Topological sort with an objective function
Asked Answered
A

2

15

I have a DAG with N nodes, i.e., 1, 2, ..., N, and each node has a weight (we can call it time) x_1, x_2, ..., x_N. I want to do a topological sorting but the difficulty is that I have an objective function when sorting. My objective function is to minimize the total time between several pairs of nodes.

For example, I have a DAG with 6 nodes, and I want a specific topological sorting such that (1,3) + (2,4) is minimized, where (A,B) denotes the time between two nodes A and B. For instance, if we have a sort [1, 6, 3, 2, 5, 4, 7], (1,3) = x_6 and (2,4) = x_5. Based on the DAG, I want to find a sorting that minimizes (1,3) + (2,4).

I have been thinking this problem for a while.
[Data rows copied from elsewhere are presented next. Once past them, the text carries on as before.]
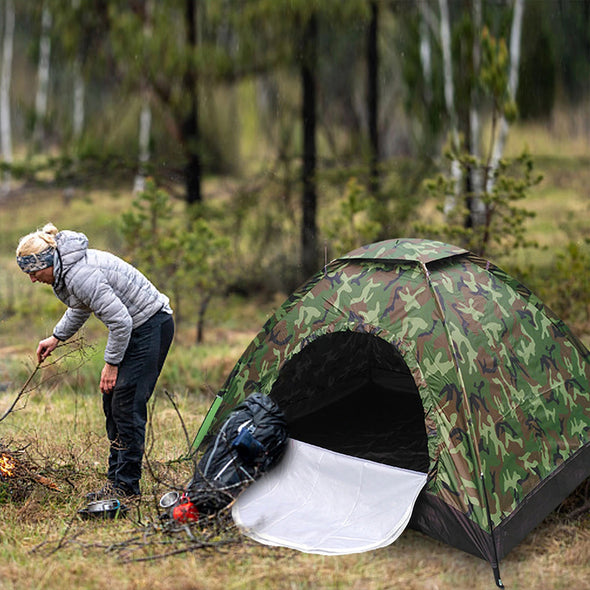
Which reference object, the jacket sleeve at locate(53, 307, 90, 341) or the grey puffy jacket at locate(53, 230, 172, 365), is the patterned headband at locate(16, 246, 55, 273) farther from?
the jacket sleeve at locate(53, 307, 90, 341)

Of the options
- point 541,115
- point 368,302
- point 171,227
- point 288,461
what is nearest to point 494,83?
point 171,227

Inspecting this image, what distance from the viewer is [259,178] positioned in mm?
10633

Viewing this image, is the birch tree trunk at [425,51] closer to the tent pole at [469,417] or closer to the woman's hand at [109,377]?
the tent pole at [469,417]

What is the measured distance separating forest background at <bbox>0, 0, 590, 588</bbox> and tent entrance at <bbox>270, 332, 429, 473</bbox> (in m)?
0.80

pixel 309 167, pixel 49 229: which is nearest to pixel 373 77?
pixel 309 167

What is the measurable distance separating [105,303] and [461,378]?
175cm

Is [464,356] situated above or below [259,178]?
above

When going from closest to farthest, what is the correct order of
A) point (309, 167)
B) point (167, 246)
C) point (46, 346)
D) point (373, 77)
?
point (46, 346) → point (167, 246) → point (309, 167) → point (373, 77)

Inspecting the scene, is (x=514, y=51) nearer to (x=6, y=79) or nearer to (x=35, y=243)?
(x=35, y=243)

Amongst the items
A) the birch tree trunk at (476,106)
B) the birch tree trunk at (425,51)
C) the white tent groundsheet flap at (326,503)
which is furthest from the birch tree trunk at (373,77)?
the white tent groundsheet flap at (326,503)

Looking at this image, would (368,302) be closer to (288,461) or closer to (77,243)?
(288,461)

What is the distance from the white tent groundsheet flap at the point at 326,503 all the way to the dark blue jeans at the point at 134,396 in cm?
62

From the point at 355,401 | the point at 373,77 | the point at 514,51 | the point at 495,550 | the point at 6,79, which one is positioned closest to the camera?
the point at 495,550

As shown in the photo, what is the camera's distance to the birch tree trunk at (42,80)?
10976 mm
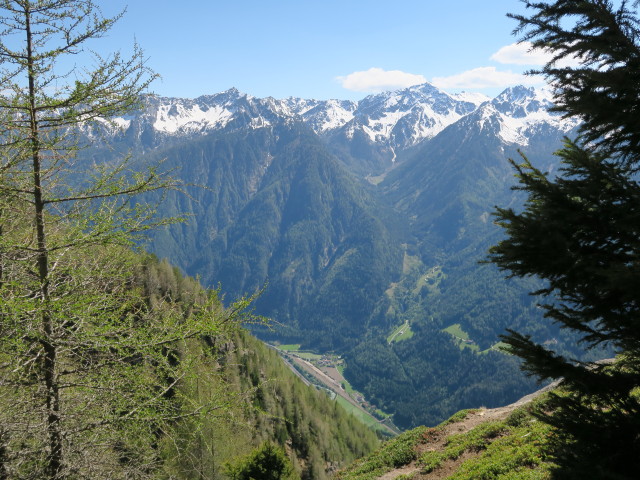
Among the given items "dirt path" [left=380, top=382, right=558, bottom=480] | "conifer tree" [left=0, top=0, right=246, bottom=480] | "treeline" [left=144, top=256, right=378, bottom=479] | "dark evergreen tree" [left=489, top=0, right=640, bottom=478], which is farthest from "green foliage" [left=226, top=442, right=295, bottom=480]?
"dark evergreen tree" [left=489, top=0, right=640, bottom=478]

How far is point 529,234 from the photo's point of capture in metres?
7.05

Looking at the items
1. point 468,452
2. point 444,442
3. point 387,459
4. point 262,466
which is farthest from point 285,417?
point 468,452

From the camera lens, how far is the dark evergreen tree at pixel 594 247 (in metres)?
6.21

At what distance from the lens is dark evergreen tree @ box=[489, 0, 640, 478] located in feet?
20.4

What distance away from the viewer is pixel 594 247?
707 centimetres

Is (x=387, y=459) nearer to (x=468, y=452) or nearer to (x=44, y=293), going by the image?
(x=468, y=452)

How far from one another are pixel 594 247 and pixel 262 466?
2346 centimetres

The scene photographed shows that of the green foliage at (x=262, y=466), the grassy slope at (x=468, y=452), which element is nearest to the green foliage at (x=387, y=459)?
the grassy slope at (x=468, y=452)

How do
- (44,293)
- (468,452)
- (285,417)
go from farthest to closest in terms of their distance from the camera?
(285,417), (468,452), (44,293)

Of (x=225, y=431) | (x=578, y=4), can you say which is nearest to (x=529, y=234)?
(x=578, y=4)

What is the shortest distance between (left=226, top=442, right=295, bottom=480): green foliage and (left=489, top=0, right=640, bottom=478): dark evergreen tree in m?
20.8

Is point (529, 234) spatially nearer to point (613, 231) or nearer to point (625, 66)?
point (613, 231)

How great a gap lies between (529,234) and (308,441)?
62.5m

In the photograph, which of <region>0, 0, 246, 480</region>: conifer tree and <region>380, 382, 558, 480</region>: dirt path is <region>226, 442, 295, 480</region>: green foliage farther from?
<region>0, 0, 246, 480</region>: conifer tree
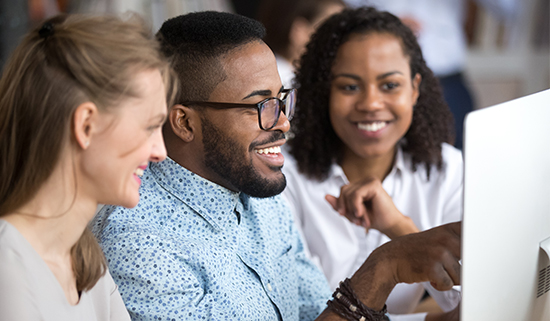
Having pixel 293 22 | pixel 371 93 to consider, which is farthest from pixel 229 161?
pixel 293 22

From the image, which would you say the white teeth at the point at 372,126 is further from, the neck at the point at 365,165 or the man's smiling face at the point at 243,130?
the man's smiling face at the point at 243,130

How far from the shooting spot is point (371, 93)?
152 cm

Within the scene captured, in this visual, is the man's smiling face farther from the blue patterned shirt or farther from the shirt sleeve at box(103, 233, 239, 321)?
the shirt sleeve at box(103, 233, 239, 321)

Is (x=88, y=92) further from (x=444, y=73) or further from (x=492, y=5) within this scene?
(x=492, y=5)

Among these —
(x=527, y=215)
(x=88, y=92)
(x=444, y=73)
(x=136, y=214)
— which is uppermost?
(x=88, y=92)

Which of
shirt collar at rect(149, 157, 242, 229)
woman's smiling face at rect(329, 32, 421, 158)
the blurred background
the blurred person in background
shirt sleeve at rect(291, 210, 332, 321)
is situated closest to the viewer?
shirt collar at rect(149, 157, 242, 229)

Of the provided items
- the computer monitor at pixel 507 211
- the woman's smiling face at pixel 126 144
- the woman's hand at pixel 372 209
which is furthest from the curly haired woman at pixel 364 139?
the woman's smiling face at pixel 126 144

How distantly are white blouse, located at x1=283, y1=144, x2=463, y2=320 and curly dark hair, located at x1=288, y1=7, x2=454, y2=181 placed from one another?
1.2 inches

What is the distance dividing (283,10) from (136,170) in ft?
8.17

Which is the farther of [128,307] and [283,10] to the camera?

Generate all possible topological sorts (reference link) and calculate the objective function one by one is always a possible solution but it takes too much time if N is large. I was also suggested to use branch-bound pruning when generating all possible sorts (I am not very familiar branch-bound but I think that won't dramatically reduce the complexity).

Any (optimal or heuristic) algorithm for this kind of problem? It would be perfect if the algorithm can also be applied to other objective functions such as minimizing the total starting time for some nodes. Any suggestion is appreciated.

PS: Or alternatively, is it possible to formulate this problem as a linear integer optimization problem?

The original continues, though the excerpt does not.